REQUISITOS:
(A) No artigo sobre os comerciantes e os índios do Rio Negro, em que ano o Presidente da Província do Pará enviou um ofício ao Ouvidor do Rio Negro?
(B) Dê seguimento ao artigo sobre os comerciantes e os índios do Rio Negro a partir da última frase apresentada.

ARTIGO:
>>>>>
A longa história de contato entre comerciantes de produtos extrativos e os índios do Rio Negro também foi iniciada no século XIX. Comprova-no um ofício enviado pelo Presidente da Província do Pará ao Ouvidor do Rio Negro em 1821, a respeito da “civilização e aldeamento dos índios”, no qual invoca-lhe “punir severamente os comandantes e autoridades que maltratarem os gentios, e aqueles mercadores que os enganarem em suas permutações, desacreditando assim a moral que se lhes pretende insinuar”. Ou seja, o chefe de Estado procurava, já em 1821, coibir os excessos contra os índios feitos pelos “mercadores” e também pelas autoridades civis e militares. Muitas vezes na história daquela região ficaria difícil distinguir comerciantes de autoridades, pois todos constituíam as duas faces da mesma moeda, que era a exploração violenta e abusiva do trabalho indígena.
<<<<<
MATERIAL APRESENTADO:
>>>>>
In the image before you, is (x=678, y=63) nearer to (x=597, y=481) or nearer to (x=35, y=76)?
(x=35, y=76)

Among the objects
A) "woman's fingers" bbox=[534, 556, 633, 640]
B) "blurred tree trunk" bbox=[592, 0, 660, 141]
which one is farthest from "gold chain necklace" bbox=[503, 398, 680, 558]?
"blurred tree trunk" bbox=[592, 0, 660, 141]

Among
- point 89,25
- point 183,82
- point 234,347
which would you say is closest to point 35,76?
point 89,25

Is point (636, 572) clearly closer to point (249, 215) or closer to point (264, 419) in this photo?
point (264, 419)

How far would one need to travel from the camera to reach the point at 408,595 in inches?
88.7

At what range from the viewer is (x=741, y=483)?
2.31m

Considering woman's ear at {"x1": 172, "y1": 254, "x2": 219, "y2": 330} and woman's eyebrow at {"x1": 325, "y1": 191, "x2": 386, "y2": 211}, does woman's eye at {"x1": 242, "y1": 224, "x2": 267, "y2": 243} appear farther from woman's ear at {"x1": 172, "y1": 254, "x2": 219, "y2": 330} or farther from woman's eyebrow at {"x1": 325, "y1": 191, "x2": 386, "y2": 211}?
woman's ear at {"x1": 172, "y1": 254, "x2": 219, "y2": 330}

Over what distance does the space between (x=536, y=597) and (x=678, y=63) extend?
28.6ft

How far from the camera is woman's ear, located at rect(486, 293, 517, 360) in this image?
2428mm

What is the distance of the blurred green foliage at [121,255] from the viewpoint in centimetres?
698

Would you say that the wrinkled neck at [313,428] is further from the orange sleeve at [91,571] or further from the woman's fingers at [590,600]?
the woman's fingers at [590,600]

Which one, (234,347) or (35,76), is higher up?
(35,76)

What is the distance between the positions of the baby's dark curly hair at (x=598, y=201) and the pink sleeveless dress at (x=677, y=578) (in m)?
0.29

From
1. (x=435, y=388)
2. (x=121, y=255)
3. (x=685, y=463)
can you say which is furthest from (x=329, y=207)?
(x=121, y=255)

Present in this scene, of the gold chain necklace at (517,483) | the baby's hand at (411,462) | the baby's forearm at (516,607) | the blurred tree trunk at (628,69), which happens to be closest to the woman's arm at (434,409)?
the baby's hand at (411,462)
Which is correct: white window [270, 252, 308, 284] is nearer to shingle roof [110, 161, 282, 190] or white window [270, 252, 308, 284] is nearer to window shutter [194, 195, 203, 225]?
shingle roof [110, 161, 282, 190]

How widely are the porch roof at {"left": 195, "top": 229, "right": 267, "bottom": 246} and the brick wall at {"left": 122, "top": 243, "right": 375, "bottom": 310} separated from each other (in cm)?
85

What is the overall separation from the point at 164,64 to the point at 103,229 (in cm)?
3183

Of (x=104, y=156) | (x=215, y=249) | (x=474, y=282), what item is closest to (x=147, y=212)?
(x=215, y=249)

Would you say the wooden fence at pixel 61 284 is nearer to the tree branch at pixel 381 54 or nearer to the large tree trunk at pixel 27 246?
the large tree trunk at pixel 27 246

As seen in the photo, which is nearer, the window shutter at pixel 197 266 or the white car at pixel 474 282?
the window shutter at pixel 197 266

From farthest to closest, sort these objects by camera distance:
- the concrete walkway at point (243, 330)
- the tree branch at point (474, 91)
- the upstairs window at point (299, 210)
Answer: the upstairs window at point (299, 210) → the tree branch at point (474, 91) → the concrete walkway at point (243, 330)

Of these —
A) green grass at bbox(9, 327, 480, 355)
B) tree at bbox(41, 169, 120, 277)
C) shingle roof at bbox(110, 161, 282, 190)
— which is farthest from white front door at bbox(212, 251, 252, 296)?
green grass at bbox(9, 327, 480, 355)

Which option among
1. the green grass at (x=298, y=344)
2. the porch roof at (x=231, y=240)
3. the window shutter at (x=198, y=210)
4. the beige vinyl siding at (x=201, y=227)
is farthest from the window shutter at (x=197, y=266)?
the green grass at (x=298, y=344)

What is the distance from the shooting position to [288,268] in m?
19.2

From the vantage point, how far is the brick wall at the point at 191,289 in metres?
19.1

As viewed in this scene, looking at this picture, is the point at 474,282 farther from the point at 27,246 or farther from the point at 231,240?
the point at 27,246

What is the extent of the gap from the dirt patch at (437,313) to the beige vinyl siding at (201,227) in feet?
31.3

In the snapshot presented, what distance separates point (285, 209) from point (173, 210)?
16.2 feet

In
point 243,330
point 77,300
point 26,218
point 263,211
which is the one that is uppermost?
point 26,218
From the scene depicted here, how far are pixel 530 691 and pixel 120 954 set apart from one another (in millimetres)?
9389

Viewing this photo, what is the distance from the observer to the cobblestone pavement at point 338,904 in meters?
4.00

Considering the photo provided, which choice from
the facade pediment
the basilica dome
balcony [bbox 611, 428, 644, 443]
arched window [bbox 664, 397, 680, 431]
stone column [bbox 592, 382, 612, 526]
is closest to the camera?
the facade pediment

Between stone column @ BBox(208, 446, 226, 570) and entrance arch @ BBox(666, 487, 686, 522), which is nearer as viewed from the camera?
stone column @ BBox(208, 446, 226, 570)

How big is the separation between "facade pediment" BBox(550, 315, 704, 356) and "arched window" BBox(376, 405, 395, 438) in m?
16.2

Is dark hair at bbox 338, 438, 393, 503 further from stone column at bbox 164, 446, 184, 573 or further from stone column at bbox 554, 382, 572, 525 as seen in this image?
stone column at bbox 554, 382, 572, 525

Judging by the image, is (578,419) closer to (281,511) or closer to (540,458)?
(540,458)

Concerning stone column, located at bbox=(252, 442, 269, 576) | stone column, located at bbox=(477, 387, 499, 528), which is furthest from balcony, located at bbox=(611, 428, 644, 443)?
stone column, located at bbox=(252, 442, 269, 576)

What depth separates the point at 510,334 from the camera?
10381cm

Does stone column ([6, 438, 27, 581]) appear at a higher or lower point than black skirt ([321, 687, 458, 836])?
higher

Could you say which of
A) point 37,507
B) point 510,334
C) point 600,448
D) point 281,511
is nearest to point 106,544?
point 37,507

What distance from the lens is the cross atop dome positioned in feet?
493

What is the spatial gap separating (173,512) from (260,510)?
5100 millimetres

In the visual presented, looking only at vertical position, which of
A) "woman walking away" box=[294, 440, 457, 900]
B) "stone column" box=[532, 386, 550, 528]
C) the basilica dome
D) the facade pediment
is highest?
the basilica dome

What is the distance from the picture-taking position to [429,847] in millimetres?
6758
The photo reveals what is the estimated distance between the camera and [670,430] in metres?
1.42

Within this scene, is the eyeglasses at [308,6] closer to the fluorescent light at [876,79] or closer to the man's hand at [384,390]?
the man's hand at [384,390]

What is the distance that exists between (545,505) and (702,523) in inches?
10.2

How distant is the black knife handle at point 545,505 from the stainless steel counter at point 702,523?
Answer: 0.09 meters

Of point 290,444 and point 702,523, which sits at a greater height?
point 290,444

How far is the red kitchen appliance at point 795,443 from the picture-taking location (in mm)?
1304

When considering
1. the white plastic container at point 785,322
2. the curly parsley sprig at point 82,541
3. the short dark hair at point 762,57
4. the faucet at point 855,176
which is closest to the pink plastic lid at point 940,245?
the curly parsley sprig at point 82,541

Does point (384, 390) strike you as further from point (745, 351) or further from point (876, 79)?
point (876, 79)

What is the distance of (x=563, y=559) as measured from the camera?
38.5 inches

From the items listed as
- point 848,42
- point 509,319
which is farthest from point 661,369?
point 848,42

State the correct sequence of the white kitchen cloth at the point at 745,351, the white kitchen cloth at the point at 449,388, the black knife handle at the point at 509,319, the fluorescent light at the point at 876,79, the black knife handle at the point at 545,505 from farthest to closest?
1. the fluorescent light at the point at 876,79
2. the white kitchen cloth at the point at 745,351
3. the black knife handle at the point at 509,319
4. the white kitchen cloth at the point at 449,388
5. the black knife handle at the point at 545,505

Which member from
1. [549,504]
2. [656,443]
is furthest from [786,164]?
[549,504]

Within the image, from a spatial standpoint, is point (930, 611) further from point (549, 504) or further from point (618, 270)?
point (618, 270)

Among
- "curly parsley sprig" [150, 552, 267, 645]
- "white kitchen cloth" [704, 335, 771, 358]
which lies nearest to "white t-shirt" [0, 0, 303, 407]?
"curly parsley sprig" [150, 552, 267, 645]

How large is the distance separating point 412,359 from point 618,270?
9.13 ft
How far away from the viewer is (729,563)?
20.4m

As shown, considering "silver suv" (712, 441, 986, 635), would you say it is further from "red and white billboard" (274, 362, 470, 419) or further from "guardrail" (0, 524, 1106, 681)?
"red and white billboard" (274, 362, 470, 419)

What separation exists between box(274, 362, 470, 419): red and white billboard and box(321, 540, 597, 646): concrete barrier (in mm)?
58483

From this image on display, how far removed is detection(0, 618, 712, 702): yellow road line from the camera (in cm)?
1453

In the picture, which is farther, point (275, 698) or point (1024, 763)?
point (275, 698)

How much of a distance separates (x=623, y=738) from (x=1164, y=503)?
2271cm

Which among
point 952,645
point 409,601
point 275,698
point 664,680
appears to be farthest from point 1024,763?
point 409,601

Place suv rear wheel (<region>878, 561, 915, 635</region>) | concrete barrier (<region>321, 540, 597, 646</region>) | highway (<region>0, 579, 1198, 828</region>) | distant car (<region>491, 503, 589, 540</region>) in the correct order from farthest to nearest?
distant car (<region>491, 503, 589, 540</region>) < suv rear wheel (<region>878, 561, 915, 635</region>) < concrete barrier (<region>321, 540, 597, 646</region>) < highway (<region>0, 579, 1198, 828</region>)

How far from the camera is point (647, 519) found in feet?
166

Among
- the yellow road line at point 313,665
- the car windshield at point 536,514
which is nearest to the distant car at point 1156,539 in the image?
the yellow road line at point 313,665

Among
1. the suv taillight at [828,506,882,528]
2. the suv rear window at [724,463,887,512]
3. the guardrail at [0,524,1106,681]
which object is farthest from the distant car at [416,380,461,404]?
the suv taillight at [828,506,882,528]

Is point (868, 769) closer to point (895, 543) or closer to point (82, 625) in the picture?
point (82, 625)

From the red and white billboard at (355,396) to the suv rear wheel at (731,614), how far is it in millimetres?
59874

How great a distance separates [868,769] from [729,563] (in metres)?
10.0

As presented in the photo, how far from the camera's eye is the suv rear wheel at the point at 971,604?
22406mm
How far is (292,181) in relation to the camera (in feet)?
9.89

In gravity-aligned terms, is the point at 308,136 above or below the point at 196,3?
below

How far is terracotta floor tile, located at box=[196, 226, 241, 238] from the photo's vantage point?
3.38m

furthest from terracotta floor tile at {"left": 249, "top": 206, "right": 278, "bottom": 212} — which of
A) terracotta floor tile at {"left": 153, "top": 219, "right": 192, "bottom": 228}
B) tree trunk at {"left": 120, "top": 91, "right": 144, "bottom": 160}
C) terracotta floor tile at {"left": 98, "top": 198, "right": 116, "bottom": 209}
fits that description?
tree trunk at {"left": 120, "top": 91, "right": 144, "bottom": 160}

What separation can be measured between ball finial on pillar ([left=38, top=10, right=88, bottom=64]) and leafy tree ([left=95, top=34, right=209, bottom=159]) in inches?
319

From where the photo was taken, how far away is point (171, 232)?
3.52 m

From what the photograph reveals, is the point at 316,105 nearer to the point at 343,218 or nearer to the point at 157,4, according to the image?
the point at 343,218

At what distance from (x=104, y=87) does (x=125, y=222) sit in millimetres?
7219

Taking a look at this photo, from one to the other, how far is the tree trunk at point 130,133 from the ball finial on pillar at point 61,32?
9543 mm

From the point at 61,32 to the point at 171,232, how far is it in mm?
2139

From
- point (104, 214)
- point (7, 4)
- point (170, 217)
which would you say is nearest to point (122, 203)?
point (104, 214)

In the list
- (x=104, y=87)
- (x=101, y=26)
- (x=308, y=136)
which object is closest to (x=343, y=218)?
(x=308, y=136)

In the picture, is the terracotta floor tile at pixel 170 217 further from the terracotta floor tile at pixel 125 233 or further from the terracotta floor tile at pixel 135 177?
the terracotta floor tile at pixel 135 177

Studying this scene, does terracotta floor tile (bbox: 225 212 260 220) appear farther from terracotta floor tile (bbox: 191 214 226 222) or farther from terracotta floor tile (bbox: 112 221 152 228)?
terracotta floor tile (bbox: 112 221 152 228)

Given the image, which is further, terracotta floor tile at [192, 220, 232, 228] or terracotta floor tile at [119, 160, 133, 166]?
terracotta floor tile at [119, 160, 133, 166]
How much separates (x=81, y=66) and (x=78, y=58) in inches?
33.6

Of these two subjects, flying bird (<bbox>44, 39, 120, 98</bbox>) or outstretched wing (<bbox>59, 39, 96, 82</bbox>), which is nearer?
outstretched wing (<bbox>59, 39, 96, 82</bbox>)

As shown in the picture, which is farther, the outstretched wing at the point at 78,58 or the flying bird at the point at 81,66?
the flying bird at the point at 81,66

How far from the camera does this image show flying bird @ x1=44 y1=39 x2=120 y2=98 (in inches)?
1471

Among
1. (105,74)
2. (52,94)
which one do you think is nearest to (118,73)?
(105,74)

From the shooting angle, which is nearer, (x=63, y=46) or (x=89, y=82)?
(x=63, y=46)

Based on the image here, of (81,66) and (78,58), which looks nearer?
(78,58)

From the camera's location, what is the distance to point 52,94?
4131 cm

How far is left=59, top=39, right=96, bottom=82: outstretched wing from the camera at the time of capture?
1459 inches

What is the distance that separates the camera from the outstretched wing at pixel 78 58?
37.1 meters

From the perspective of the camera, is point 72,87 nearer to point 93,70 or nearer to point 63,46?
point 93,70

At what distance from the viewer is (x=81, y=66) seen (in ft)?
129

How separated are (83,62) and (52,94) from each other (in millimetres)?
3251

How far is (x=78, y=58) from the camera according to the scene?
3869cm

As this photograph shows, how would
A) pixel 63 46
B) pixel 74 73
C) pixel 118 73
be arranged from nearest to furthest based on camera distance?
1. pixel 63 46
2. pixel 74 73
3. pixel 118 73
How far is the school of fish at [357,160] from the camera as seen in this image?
<<<<<
RESULTADOS POR TAREFA:
(A) Em 1821.

(B)
Tanto do lado brasileiro como venezuelano, a partir do início do século XIX, muitos índios foram envolvidos na exploração extrativa do cacau, da salsaparilha, da piaçaba, do puxuri, da balata e depois da borracha, entre outros produtos, sendo submetidos a trabalhos compulsórios pelos comerciantes. Isto deu início a migrações forçadas e fugas de vários índios que foram transportados pelos comerciantes para trabalharem nos diversos mananciais de produtos extrativos (Cf. Wright, 1992:263-266).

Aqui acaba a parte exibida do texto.